Task description:
Write each line of the entries below as a string in a JSON list, one string per line, skipping blank lines and leaving out the pictures.

Spatial relation data

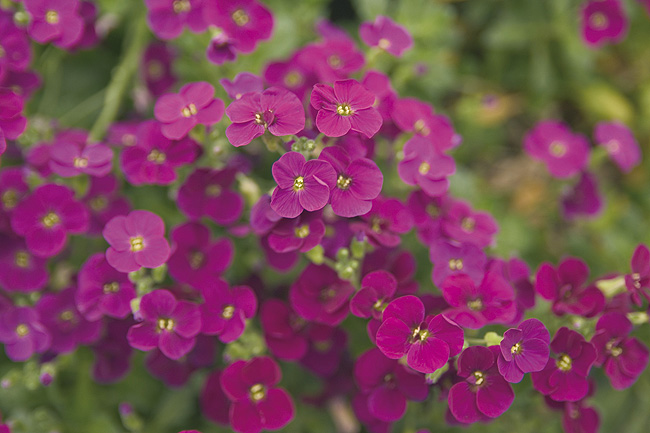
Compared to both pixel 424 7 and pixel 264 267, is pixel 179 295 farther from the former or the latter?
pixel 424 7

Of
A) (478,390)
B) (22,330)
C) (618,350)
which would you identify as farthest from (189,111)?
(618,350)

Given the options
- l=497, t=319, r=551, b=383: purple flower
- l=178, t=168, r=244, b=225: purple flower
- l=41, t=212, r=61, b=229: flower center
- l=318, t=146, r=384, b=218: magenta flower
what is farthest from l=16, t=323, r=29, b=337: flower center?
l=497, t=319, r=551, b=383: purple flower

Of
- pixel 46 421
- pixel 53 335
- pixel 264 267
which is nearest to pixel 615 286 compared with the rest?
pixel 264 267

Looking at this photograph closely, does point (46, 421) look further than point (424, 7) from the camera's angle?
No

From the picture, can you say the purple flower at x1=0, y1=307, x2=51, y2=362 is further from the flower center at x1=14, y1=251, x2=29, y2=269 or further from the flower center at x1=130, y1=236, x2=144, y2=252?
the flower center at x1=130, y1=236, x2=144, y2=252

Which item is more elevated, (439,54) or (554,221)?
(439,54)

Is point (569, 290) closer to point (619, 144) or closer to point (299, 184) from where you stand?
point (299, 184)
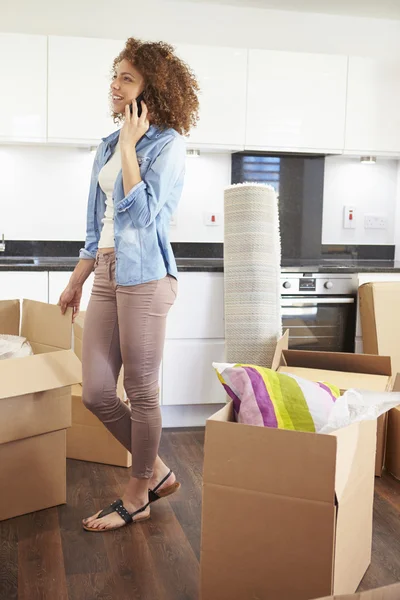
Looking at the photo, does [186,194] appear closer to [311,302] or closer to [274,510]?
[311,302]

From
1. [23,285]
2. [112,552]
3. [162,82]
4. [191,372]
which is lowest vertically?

Task solution:
[
  "Compared to both pixel 424 7 and pixel 264 267, is pixel 179 295 farther from the former or the latter?",
  "pixel 424 7",
  "Of",
  "A) (478,390)",
  "B) (22,330)",
  "C) (618,350)",
  "which would you identify as farthest from (189,111)?",
  "(618,350)",
  "Given the options",
  "- l=497, t=319, r=551, b=383: purple flower",
  "- l=178, t=168, r=244, b=225: purple flower",
  "- l=41, t=212, r=61, b=229: flower center",
  "- l=318, t=146, r=384, b=218: magenta flower",
  "what is farthest from l=16, t=323, r=29, b=337: flower center?",
  "l=497, t=319, r=551, b=383: purple flower",
  "Of",
  "- pixel 46 421",
  "- pixel 53 335",
  "- pixel 264 267",
  "which is nearest to pixel 615 286 compared with the rest?",
  "pixel 264 267",
  "Looking at this photograph closely, does point (46, 421) look further than point (424, 7) from the camera's angle?",
  "No",
  "From the picture, can you say the purple flower at x1=0, y1=307, x2=51, y2=362 is further from the flower center at x1=14, y1=251, x2=29, y2=269 or further from the flower center at x1=130, y1=236, x2=144, y2=252?",
  "the flower center at x1=130, y1=236, x2=144, y2=252",
  "Which item is more elevated, (439,54) or (554,221)?",
  "(439,54)",
  "Is point (569, 290) closer to point (619, 144) or closer to point (299, 184) from where you stand?",
  "point (299, 184)",
  "Looking at the photo, does [186,194] appear closer to [311,302] or closer to [274,510]?",
  "[311,302]",
  "From",
  "1. [23,285]",
  "2. [112,552]",
  "3. [162,82]",
  "4. [191,372]",
  "which is lowest vertically?"
]